第19話:お泊まりの翌朝と、新婚ごっこのような焦げたトースト

小鳥のさえずりで目が覚めた。

カーテンの隙間から差し込む朝日が、埃の舞う6畳間を照らしている。


「……あ、体が軽い」


昨日の高熱が嘘のように引いていた。

関節の痛みもない。喉の痛みも消えている。

あの「1杯5万円の謎粥」と、彼女の懸命な看病のおかげだろう。


俺は体を起こし、部屋を見渡した。

パイプ椅子に座ったまま、ベッドに突っ伏して眠っている綾小路さんの姿があった。


「……お疲れ様、シズク」


普段は鉄壁の「アンチ活動家」であり「冷徹なプロデューサー」である彼女が、今は無防備な寝息を立てている。

ズレた眼鏡。少し跳ねた三つ編み。

口元には、微かにヨダレの跡。


(風邪移っちゃうぞ、こんなところで寝たら)


俺はそっとベッドを抜け出すと、彼女の華奢な体を抱き上げた。

いわゆる「お姫様抱っこ」だ。

驚くほど軽い。

いつも俺の人生を(物理的にも金銭的にも)振り回しているとは思えない軽さだ。


彼女をベッドに寝かせ、掛け布団を丁寧にかけ直す。

彼女は「んぅ……カイト君……」と寝言を漏らし、俺の枕に顔を擦り付けた。

……破壊力が凄まじい。

俺は一瞬、心臓が跳ねるのを自覚しながら、台所へと向かった。



「……ん、んん……?」


30分後。

綾小路さんが目を覚ました気配がした。


「おはよう。起きた?」


俺はフライパンを持ったまま振り返る。

綾小路さんは寝ぼけ眼で眼鏡を探し、周囲を見回して――状況を理解したのか、ボッと顔を赤くした。

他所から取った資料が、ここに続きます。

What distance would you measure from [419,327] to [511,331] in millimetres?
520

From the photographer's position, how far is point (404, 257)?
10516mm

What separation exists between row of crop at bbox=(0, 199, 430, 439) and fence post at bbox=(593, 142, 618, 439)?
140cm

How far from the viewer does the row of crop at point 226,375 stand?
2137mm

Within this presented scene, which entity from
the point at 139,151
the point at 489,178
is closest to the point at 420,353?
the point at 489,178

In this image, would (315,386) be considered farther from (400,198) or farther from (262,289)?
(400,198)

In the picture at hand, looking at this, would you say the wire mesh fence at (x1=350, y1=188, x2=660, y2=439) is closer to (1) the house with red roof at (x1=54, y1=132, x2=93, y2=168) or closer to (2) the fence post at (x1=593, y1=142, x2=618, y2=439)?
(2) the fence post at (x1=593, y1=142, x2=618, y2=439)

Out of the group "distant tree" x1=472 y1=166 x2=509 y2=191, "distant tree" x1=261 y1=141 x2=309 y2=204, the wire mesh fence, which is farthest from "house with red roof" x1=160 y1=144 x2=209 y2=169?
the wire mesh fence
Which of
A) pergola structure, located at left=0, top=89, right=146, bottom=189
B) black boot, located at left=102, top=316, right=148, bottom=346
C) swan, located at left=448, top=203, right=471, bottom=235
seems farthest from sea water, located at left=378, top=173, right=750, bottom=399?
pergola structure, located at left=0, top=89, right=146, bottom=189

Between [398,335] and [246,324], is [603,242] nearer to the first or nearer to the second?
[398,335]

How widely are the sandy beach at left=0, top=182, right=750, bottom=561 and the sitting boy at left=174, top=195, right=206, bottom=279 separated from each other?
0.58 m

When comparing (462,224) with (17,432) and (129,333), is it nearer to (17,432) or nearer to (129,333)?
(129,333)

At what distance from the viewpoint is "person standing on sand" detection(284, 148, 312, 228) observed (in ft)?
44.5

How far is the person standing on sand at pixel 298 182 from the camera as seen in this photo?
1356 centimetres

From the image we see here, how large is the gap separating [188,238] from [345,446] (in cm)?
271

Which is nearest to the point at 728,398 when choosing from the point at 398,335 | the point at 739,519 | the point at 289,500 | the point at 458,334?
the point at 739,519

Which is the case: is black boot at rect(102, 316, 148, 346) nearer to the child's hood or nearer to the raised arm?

「わ、私、いつの間にベッドに!? 寝落ちしましたか!? 不覚です! 監視役がターゲットより先に熟睡するなんて!」


「俺が運んだんだよ。椅子じゃ体痛くなるだろ」


「は、運んだ……? 貴方が、私を……?」


彼女は自分の体をペタペタと触り、それから俺の枕(彼女が顔を埋めていたやつ)を見て、湯気が出そうなほど硬直した。


「さ、顔洗ってきなよ。朝飯できてるから」


「あ、朝食……?」


ちゃぶ台には、少し焦げたトーストと、不格好な目玉焼き。

そしてインスタントのコーヒー。

彼女が普段食べているであろう、高級ホテルのブレックファストとは雲泥の差だ。


「昨日の『5万円のお粥』のお返しにはならないけどさ。……看病、ありがとな」


俺が照れくささを隠してそう言うと、綾小路さんは言葉を失ったように立ち尽くした。

そして、おずおずとちゃぶ台の前に正座する。


「……いただきます」


カジッ。サクサク。

静かな部屋に、トーストを齧る音が響く。


「……どう? 焦げてるけど」


「……最高です」


綾小路さんは、トーストを両手で大事そうに持ちながら、潤んだ瞳で俺を見上げた。


「三ツ星シェフの料理より、金粉まみれのステーキより……貴方が私のために焼いてくれたこの炭水化物の塊が、世界で一番美味しいです」


「言い方! でも、まあ……よかった」


「この焦げ目、ラップに包んで持ち帰ってもいいですか?」


「食べてよ。お腹壊すよ」


朝日の中、二人で向かい合って朝食を食べる。

ただそれだけのことなのに、なんだかひどくむず痒い。

まるで、新婚夫婦の休日のようだ。


綾小路さんも同じことを考えているのか、耳まで真っ赤にして、コーヒーカップに口をつけている。

普段の威圧感はどこへやら。今はただの「恋する乙女」だ。


「……カイト君」


「ん?」


「一生、風邪を引いていてくれませんか? そうすれば、毎日こうして……」


「それは困るかな!」


俺が苦笑すると、彼女もふふっと笑った。

その笑顔があまりに可愛くて、俺は見とれてしまう。


その時。

ちゃぶ台の上に置いてあった俺のスマホが、空気を読まずに震えた。



【 ¥50,000 】


死ね死ね団:

ニヤニヤすんな気持ち悪い。でも、そのエプロン姿は悪くない。……ていうか、私の寝顔見たろ? 保存したか? 保存してないなら今すぐ脳内メモリから出力してSDカードに焼け。結婚式のスライドで使うから。


「目の前にいるのに!! あと結婚式が既定路線になってる!!」


「……照れ隠しです」


綾小路さんはスマホを操作しながら、焦げたトーストの最後の一口を、愛おしそうに口に含んだ。

6畳一間の朝食会は、どんな高級ディナーよりも甘い味がした。